## [Problem 1]
Reproduce the records below exactly, character for character, from the first line through the closing tag.

## [Excerpted passage]
Tuesday, December 9, 2014

Reflections of a Seminary Wife

Merriam-Webster Dictionary defines a Seminary as follows, "an institution for the training of candidates for the priesthood, ministry or rabbinate."  Since we are neither Catholic nor Jewish, Michael and I obviously fall under the ministry part of the definition. But I must say, this definition falls woefully short of what a Seminary truly is and does, especially SEBTS and what it has meant to our lives.

In May of 2010, Michael and I set out on a journey that has been quite the ride. It hasn't always been easy, but it has been a wonderful ride nonetheless. I am sure if you sat us down separately, Michael and I would have a somewhat different description about what our time at SEBTS has meant. But the important things like spiritual growth, growing in our marriage and the amazing friendships we have made would definitely be the same! So, I guess this is my chance to share my side of the story and to thank the Lord and SEBTS for the preparation of these past few years.

The day I married Michael I knew that I was going to be a minister's wife for the rest of my life. I was excited about it and looking forward to hopefully following in the footsteps of so many wonderful women I had watched over the years in my churches. It was with that excitement that I set off to Wake Forest with my new husband. Little did I know the refining that awaited me.

I think the best way to sum up my time here is by using the word refining. Isaiah 48:9-11 says, "For my own name's sake I will delay my wrath; for the sake of my praise I will hold it back from you, so as not to destroy you completely. See, I have refined you, though not as silver; I have tested you in the furnace of affliction. For my own sake, for my own sake, I do this. How can I let myself be defamed? I will not yield my glory to another." Everything is for the Lord's glory....absolutely everything...every struggle, every difficulty, every joy, every dream fulfilled, every blessing...it is all to bring glory to His name. I didn't see this clearly at the beginning of our seminary journey but through the refining only the Lord can bring, I am thankful to see it so clearly now. (It seemed only fitting that our pastor preached on Isaiah 48 just 2 weeks ago. I highly recommend listening to this message. You can find it at www.fbcdurham.org). In light of these revelations and the end of our time here in Wake Forest, here are some reflections from a Seminary wife.

Where I struggled...

## [The records]
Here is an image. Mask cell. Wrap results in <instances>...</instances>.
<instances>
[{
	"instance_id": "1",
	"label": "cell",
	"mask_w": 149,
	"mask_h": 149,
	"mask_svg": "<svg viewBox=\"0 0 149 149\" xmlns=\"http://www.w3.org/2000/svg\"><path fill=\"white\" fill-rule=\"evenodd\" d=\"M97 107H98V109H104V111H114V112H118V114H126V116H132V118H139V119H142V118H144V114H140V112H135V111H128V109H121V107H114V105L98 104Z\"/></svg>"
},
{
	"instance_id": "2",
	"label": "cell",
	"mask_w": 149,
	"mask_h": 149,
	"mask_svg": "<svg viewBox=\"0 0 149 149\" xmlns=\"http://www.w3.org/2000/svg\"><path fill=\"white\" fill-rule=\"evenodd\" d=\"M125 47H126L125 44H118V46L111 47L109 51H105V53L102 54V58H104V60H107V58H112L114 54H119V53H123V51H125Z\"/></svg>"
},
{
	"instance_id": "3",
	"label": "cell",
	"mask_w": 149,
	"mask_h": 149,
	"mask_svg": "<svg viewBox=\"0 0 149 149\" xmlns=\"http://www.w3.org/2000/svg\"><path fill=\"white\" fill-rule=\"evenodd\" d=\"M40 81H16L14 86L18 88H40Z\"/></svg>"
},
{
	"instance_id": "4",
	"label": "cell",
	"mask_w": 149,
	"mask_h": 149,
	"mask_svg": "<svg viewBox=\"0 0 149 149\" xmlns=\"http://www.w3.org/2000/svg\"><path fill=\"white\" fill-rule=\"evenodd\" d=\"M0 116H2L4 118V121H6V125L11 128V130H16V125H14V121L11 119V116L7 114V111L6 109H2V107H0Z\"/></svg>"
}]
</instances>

## [Problem 2]
In the post on seminary life, the sequence beginning "every struggle" names things that are all said to bring glory to His name. List each of them.

## [Written reply 1]
Here is an image. Mask cell. Wrap results in <instances>...</instances>.
<instances>
[{
	"instance_id": "1",
	"label": "cell",
	"mask_w": 149,
	"mask_h": 149,
	"mask_svg": "<svg viewBox=\"0 0 149 149\" xmlns=\"http://www.w3.org/2000/svg\"><path fill=\"white\" fill-rule=\"evenodd\" d=\"M97 107H98V109H104V111H114V112H118V114H126V116H132V118H139V119H142V118H144V114H140V112H135V111H128V109H121V107H114V105L98 104Z\"/></svg>"
},
{
	"instance_id": "2",
	"label": "cell",
	"mask_w": 149,
	"mask_h": 149,
	"mask_svg": "<svg viewBox=\"0 0 149 149\" xmlns=\"http://www.w3.org/2000/svg\"><path fill=\"white\" fill-rule=\"evenodd\" d=\"M125 47H126L125 44H118V46L111 47L109 51H105V53L102 54V58H104V60H107V58H112L114 54H119V53H123V51H125Z\"/></svg>"
},
{
	"instance_id": "3",
	"label": "cell",
	"mask_w": 149,
	"mask_h": 149,
	"mask_svg": "<svg viewBox=\"0 0 149 149\" xmlns=\"http://www.w3.org/2000/svg\"><path fill=\"white\" fill-rule=\"evenodd\" d=\"M40 81H16L14 86L18 88H40Z\"/></svg>"
},
{
	"instance_id": "4",
	"label": "cell",
	"mask_w": 149,
	"mask_h": 149,
	"mask_svg": "<svg viewBox=\"0 0 149 149\" xmlns=\"http://www.w3.org/2000/svg\"><path fill=\"white\" fill-rule=\"evenodd\" d=\"M0 116H2L4 118V121H6V125L11 128V130H16V125H14V121L11 119V116L7 114V111L6 109H2V107H0Z\"/></svg>"
}]
</instances>

## [Written reply 2]
- every struggle
- every difficulty
- every joy
- every dream fulfilled
- every blessing